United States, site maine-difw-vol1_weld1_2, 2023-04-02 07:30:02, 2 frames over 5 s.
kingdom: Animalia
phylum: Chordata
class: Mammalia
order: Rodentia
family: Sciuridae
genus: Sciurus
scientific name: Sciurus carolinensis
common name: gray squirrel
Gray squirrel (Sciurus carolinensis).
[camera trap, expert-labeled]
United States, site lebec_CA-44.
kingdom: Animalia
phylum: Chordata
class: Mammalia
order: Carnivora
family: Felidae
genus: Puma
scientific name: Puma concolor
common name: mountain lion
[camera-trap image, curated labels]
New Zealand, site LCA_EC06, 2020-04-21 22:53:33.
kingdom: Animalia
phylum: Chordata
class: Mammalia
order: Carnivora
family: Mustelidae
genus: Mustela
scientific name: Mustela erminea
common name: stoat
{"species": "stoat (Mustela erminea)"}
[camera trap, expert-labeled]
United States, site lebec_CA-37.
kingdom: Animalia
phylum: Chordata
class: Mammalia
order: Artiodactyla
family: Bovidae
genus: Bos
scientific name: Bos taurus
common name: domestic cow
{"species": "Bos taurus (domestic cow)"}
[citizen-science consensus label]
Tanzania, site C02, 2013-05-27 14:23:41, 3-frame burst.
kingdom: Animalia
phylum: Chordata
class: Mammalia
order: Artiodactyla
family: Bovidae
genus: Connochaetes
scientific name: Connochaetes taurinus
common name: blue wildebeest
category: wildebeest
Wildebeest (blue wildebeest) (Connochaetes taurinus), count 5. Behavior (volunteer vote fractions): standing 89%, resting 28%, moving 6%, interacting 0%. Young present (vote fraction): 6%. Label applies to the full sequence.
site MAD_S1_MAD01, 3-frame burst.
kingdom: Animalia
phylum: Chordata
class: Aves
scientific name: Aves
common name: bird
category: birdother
┄┄┄┄┄┄┄┄┄┄┄┄┄┄┄┄┄┄┄┄
[ASSIGNMENT]
Copy out the line holding "scientific name: Mustela erminea" along with all lines after it through the end of the entries, exactly and only these.

[FINISHED EXERCISE]
scientific name: Mustela erminea
common name: stoat
{"species": "stoat (Mustela erminea)"}
[camera trap, expert-labeled]
United States, site lebec_CA-37.
kingdom: Animalia
phylum: Chordata
class: Mammalia
order: Artiodactyla
family: Bovidae
genus: Bos
scientific name: Bos taurus
common name: domestic cow
{"species": "Bos taurus (domestic cow)"}
[citizen-science consensus label]
Tanzania, site C02, 2013-05-27 14:23:41, 3-frame burst.
kingdom: Animalia
phylum: Chordata
class: Mammalia
order: Artiodactyla
family: Bovidae
genus: Connochaetes
scientific name: Connochaetes taurinus
common name: blue wildebeest
category: wildebeest
Wildebeest (blue wildebeest) (Connochaetes taurinus), count 5. Behavior (volunteer vote fractions): standing 89%, resting 28%, moving 6%, interacting 0%. Young present (vote fraction): 6%. Label applies to the full sequence.
site MAD_S1_MAD01, 3-frame burst.
kingdom: Animalia
phylum: Chordata
class: Aves
scientific name: Aves
common name: bird
category: birdother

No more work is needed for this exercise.